Given entries
===============

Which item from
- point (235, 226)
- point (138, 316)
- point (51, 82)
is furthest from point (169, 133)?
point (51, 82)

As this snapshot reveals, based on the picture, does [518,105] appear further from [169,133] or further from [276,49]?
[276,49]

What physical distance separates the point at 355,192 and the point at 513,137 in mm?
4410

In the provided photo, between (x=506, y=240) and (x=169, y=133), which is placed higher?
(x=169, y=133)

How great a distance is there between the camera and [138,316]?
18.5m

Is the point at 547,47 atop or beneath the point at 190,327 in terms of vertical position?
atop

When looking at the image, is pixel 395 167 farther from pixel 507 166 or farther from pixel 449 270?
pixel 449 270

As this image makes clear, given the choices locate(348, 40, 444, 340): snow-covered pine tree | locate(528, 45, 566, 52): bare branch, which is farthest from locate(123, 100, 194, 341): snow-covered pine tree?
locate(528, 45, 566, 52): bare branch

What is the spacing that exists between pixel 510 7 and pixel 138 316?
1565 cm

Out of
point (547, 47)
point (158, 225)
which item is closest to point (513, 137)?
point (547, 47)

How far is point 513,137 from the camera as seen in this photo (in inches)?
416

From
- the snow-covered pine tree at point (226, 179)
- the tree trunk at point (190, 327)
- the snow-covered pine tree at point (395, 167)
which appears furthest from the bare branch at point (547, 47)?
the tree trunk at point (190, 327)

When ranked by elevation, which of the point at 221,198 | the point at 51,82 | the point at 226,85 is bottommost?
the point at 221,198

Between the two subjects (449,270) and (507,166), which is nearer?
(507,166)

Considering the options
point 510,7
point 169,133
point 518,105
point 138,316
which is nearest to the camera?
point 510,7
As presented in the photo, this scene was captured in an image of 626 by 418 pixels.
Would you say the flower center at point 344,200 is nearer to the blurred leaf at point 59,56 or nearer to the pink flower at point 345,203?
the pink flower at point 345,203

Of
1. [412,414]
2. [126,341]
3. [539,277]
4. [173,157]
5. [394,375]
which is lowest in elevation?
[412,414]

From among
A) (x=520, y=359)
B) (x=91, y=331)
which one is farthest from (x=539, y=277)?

===============

Stated problem
Every line from the one containing "As this image" through the last line must be copied exactly; leave out the rest.

Response
As this image makes clear, given the choices locate(348, 40, 444, 340): snow-covered pine tree | locate(528, 45, 566, 52): bare branch, which is farthest from locate(123, 100, 194, 341): snow-covered pine tree?
locate(528, 45, 566, 52): bare branch

What is the spacing that exists between pixel 510 7 and pixel 138 316?
1565 cm

Out of
point (547, 47)
point (158, 225)
which item is closest to point (513, 137)?
point (547, 47)

How far is point 513,137 from the camera as seen in this photo (in inches)?
416

From
- the snow-covered pine tree at point (226, 179)
- the tree trunk at point (190, 327)
- the snow-covered pine tree at point (395, 167)
which appears furthest from the bare branch at point (547, 47)?
the tree trunk at point (190, 327)

When ranked by elevation, which of the point at 221,198 | the point at 51,82 | the point at 226,85 is bottommost?
the point at 221,198

Between the two subjects (449,270) and (507,166), which is nearer?
(507,166)

Considering the options
point 510,7
point 169,133
point 518,105
point 138,316
which is nearest to the camera?
point 510,7
As presented in the photo, this scene was captured in an image of 626 by 418 pixels.
Would you say the flower center at point 344,200 is nearer to the blurred leaf at point 59,56 or nearer to the pink flower at point 345,203?
the pink flower at point 345,203

Of
1. [412,414]
2. [126,341]
3. [539,277]
4. [173,157]
5. [394,375]
which is lowest in elevation?
[412,414]

From among
A) (x=520, y=359)
B) (x=91, y=331)
which one is farthest from (x=539, y=277)?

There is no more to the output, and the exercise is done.